> **TEXT PROVIDED**:

○ ○ ○

Health technology company SOPHiA GENETICS has announced that its artificial intelligence (AI) technology now has radiomic capabilities which, combined with its existing genomics knowledge, will enhance patient care and help to fight cancer. This is the first time that radiomics has been merged with genomics. The company announced this watershed moment in the field of data-driven medicine at the Precision Medicine World Conference in Silicon Valley.
Dr Jurgi Camblong, CEO and cofounder of the company, said: “This ground-breaking development comes at a pivotal moment and is aligned to the company’s vision to help oncology enter the era of real-time epidemiology. An era where we will be able to cluster patients’ cancer cases in virtual cohorts and predict that the cancer of a patient looks like the one of 10,000 other patients and that the most effective treatment has proven to be X or Y. This era requires real-world evidence data and a large network.
“Already used and trusted by over 400 teaching hospitals, SOPHiA has the capability of being at the core of a collective intelligence that will help diagnose and treat patients precisely and equally around the world.”
Radiomics is the field of medical study that extracts large amounts of measurements from medical images using data-characterisation algorithms. Clinicians analyse a genomic profile of a patient every five minutes using SOPHiA’s AI and the additional capability of radiomics will aid them further in oncology, cardiology and neurology.

○ ○ ○

> **DATA FOR REVIEW**:
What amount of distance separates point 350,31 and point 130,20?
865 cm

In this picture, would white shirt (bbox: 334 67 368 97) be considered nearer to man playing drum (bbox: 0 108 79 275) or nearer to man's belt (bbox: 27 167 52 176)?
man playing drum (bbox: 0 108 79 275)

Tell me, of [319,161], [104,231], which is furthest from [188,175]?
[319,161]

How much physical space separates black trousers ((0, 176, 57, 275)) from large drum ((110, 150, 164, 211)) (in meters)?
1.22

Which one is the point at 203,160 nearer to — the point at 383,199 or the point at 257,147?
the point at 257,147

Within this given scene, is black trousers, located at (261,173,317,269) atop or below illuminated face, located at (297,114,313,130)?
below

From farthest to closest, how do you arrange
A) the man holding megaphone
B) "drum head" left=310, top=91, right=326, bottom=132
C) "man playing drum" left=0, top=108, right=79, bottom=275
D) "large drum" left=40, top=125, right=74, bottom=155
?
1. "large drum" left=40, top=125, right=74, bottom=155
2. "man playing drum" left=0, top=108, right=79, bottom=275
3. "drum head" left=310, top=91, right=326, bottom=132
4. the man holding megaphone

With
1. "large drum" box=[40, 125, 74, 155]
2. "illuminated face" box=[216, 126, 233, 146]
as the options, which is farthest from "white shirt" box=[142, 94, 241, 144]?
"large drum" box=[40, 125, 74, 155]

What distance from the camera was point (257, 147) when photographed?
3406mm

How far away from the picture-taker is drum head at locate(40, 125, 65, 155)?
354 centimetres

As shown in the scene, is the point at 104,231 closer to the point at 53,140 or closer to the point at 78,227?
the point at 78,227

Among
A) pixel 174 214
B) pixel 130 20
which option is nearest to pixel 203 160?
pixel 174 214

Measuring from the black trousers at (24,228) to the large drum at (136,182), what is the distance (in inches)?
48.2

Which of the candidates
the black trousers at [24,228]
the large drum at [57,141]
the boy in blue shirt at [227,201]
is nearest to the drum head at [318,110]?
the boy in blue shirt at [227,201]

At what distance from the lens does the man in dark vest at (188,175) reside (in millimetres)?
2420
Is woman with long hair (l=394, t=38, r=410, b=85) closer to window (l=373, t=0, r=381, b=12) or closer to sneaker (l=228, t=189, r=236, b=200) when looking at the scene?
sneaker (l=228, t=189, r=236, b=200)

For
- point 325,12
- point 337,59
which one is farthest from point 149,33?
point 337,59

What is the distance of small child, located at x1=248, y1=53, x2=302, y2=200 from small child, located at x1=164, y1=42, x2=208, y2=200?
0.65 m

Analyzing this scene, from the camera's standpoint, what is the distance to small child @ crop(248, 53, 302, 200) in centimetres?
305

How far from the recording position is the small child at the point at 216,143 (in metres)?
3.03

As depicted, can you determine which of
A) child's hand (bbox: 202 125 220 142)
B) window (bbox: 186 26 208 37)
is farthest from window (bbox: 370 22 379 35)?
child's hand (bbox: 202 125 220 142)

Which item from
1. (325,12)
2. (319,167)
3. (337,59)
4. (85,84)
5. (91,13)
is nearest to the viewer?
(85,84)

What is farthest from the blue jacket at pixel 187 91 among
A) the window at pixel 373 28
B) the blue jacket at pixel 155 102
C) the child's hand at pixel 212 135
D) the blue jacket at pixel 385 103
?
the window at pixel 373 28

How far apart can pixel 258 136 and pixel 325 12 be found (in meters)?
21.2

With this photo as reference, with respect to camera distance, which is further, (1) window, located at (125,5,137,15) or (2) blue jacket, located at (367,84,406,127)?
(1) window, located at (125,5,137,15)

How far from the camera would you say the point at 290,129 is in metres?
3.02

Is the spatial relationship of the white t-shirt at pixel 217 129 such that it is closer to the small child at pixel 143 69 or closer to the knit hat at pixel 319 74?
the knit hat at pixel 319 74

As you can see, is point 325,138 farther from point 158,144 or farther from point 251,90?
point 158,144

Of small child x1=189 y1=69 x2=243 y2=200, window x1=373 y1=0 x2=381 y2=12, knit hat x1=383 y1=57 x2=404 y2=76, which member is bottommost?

○ ○ ○

> **WORK TASK 1**: Output the passage from the SOPHiA GENETICS announcement starting with "Radiomics is the" and going on through "cardiology and neurology.", word for word.
> **WORK TASK 2**: Pick up the text on SOPHiA GENETICS adding radiomics to its AI where it stops, and write what comes next.
The data is not needed for any of the tasks.

> **ANSWER 1**:
Radiomics is the field of medical study that extracts large amounts of measurements from medical images using data-characterisation algorithms. Clinicians analyse a genomic profile of a patient every five minutes using SOPHiA’s AI and the additional capability of radiomics will aid them further in oncology, cardiology and neurology.

> **ANSWER 2**:
With regards to oncology, SOPHiA’s new capabilities can be used during the whole patient care path and will have an immediate impact in the context of virtual tumour boards. SOPHiA’s update will aim to make the process of assessment, diagnosis, therapy and monitoring more seamless by helping specialists make complex decisions. It will also help to better access disease progression and treatment efficiency.
The radiomics integrated into the AI are based on mechanistic and mathematical modelling, which helps to predict the size, volume and location of a tumour. Two or more consecutive standard-of-care medical images, such as those from x-rays or MRIs, can be analysed to compare their quantitative features.
SOPHiA already has clinical proof of its concept, having applied it to hundreds of patients for cases of cancer in the lungs, kidney, and brain. The company hopes to be able to apply the technology to any solid tumour soon.